Barry DuVal, president and CEO of the state chamber, said he expects legislation to be introduced during the next General Assembly session to address many of the chamber’s proposals.
“We are going to be looking at initiatives to get private industry more involved in education and workforce preparation,” DuVal said. “We are going to be supporting initiatives to better align the education system to the needs of employers.”
So much for the once prized liberal arts education.
Not that one should expect anything less from a chamber of commerce. But as a rejoinder to this wish list, McAuliffe made a request of his own:
“Growing our economy and strengthening our workforce will remain an uphill battle as long as 1 million Virginians remain uninsured,” he said.
“Let me be clear on one point, if Medicaid expansion is not the business community’s No. 1 priority in your communications with the General Assembly … it will not happen,” McAuliffe said.
Recall that candidate McAuliffe said he would shut down state government unless the General Assembly expanded Medicaid:
His campaign tried to walk that back a bit, but McAuliffe’s most recent remarks show that he has absolutely no intention of backing down on the matter and seeks to dragoon the business-types into his service.

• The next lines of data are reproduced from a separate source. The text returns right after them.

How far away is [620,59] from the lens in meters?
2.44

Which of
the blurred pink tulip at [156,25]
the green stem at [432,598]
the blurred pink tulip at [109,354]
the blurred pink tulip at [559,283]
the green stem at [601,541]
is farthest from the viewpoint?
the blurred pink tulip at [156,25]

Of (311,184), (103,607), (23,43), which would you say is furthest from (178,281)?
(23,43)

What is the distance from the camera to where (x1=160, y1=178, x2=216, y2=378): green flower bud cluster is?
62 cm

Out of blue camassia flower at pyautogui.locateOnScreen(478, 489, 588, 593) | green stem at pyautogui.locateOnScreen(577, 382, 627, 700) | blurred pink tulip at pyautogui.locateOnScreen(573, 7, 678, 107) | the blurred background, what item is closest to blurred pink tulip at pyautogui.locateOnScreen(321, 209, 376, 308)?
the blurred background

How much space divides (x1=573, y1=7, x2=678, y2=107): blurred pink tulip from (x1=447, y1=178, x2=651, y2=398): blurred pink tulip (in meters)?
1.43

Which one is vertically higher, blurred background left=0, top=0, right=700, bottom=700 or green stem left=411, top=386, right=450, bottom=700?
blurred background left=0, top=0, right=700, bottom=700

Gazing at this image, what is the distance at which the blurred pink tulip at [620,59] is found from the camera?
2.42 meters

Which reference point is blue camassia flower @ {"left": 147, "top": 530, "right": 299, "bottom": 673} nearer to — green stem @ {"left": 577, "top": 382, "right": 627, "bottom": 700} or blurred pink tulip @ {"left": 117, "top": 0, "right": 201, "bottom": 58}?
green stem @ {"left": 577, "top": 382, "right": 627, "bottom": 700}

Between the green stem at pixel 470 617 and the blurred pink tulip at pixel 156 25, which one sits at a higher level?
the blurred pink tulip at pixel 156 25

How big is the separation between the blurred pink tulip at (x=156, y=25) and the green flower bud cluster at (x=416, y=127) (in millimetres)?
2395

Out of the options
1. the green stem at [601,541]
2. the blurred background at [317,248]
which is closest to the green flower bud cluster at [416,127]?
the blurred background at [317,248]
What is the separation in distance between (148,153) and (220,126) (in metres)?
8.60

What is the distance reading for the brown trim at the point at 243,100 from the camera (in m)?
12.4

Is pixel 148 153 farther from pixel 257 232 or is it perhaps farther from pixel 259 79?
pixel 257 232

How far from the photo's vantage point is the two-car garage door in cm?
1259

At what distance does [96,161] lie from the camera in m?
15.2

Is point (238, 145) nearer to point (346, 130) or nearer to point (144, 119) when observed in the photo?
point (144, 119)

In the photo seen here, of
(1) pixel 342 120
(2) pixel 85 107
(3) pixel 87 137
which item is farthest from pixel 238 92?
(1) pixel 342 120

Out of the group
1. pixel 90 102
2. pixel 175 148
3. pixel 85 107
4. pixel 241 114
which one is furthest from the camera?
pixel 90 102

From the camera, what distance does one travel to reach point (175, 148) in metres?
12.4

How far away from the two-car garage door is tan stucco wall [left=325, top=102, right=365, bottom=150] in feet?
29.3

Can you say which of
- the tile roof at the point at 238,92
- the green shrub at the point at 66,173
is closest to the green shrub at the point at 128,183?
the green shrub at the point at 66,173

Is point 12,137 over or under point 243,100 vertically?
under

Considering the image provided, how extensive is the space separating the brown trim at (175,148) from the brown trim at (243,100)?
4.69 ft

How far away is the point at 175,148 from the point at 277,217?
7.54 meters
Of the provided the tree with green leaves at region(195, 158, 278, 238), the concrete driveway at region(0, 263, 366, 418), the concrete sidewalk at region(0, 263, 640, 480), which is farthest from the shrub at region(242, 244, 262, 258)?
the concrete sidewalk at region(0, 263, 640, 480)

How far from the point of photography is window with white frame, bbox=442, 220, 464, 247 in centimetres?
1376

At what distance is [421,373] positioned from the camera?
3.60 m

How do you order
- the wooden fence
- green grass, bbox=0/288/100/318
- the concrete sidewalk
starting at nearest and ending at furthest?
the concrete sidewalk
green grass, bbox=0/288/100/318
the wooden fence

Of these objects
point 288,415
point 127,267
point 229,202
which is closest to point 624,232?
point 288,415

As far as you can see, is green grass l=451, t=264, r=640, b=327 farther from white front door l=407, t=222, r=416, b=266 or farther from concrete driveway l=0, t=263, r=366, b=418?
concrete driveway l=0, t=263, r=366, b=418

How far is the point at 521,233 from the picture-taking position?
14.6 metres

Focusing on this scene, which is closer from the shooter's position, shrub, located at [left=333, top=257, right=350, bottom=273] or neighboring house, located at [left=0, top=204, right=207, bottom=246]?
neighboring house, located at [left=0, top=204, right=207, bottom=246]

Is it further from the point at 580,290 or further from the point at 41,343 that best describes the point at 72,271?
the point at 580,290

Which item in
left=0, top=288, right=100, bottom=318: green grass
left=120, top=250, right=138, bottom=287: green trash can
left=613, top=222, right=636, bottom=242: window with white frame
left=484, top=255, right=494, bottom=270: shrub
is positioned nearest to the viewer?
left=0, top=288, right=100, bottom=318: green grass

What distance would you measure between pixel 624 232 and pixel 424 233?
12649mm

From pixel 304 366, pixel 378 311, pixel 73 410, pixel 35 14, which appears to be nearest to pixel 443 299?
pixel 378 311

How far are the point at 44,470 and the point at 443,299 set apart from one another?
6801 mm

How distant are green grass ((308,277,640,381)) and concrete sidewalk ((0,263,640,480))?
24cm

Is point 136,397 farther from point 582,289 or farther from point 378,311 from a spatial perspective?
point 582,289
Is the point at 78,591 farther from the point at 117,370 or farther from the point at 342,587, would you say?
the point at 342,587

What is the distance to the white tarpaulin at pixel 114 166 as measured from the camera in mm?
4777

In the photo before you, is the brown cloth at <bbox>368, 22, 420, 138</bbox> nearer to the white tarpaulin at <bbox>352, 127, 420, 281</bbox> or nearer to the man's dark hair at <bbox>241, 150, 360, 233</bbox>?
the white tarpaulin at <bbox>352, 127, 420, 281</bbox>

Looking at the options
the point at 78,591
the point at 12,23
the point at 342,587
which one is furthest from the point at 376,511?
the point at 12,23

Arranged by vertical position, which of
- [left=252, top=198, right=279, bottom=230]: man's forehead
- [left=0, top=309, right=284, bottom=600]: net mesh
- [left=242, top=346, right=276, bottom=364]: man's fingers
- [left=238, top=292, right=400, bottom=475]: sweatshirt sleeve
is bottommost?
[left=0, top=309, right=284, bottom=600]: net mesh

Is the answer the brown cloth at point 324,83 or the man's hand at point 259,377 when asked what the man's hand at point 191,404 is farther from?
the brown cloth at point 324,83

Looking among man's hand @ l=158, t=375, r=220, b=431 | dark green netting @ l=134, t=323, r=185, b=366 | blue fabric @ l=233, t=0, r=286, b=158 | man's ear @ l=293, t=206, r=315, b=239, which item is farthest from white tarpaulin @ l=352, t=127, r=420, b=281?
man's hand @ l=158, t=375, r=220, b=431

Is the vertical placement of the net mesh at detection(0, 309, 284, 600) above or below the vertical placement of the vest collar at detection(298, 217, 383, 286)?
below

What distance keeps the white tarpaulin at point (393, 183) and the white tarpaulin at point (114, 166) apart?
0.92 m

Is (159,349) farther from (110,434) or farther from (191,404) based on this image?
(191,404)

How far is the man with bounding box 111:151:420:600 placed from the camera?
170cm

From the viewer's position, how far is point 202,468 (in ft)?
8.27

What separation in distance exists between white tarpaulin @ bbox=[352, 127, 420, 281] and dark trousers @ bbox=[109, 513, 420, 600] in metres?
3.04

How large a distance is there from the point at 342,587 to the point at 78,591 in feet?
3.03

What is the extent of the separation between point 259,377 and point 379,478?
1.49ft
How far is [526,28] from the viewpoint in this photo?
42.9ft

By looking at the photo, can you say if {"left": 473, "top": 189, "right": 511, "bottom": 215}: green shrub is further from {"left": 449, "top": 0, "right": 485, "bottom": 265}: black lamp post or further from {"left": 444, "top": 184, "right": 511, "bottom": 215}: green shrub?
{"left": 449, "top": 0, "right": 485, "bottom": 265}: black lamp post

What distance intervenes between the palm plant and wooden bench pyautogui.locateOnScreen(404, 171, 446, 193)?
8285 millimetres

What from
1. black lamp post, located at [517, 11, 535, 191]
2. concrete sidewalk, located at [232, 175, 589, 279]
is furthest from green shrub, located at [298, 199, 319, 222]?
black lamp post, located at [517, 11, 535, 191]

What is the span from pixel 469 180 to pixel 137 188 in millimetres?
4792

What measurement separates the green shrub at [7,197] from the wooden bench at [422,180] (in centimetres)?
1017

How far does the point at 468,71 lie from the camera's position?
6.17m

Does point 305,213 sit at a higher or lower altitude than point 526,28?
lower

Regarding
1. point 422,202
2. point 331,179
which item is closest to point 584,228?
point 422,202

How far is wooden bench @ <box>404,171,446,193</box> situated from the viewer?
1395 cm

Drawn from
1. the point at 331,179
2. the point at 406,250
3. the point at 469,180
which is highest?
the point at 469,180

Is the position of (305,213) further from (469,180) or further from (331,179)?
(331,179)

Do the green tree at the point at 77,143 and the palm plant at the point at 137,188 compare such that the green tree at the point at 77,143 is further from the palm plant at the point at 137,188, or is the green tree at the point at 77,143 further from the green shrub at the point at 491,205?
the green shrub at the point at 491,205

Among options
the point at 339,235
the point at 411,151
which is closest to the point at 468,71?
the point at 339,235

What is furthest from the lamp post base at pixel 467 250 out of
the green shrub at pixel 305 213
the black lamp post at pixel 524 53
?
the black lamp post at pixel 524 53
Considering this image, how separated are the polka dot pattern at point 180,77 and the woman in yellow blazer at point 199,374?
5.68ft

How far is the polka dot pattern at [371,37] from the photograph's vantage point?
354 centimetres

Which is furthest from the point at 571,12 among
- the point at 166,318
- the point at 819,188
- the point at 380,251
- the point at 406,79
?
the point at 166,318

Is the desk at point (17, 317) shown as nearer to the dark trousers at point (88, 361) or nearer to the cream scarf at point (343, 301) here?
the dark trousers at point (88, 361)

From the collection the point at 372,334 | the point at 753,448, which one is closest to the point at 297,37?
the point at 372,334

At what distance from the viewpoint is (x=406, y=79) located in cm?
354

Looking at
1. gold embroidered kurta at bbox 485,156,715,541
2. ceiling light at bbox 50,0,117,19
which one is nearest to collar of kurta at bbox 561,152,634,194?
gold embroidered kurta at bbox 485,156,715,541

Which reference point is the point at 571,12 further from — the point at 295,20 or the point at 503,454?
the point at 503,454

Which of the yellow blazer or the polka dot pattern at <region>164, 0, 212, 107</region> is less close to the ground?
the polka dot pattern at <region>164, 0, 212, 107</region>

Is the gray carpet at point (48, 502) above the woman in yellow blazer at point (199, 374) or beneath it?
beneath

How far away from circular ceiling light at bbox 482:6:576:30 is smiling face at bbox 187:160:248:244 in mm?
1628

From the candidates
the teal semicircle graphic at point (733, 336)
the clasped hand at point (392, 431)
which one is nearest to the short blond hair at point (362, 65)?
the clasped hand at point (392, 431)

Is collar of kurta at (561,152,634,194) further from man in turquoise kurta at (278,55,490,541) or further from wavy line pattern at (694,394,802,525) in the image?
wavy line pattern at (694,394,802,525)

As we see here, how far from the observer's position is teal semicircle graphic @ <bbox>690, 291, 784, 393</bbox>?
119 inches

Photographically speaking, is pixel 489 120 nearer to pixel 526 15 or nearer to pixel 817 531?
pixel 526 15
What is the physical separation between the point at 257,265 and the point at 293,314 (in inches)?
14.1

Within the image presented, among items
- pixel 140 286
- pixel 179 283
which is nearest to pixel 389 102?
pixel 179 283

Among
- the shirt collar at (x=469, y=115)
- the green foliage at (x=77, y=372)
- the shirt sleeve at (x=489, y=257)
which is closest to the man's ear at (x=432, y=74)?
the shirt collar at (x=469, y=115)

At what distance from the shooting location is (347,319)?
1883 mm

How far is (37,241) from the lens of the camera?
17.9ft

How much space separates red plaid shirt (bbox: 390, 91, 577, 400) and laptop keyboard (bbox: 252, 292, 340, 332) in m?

He has a fair chance of doing so, largely because McAuliffe linked greater spending on the education programs the Virginia Chamber prizes to Medicaid expansion.
And it is also likely McAuliffe will have Republican support for expansion — in the Senate. Sen. Emmett Hanger, for one, is all for expansion. But this being Emmett, there’s always a twist worth noting:
Earlier in the discussion, Senator Hanger pointed out that he disagrees with the name “Obamacare.”
“That politicizes it too in my mind in terms of calling it the name of a president, so I think we should focus on the need for affordable healthcare,” said Hanger
With worthies like Hanger in office, Mr. McAuliffe’s opportunity to swing a Medicaid deal are real, ripe and waiting to be picked. The House is, supposedly, unwilling to do so under any circumstance. We shall see whether that resolution holds…and whether we are courting the possibility of a replay of the epic 2004 battle between the House and Senate.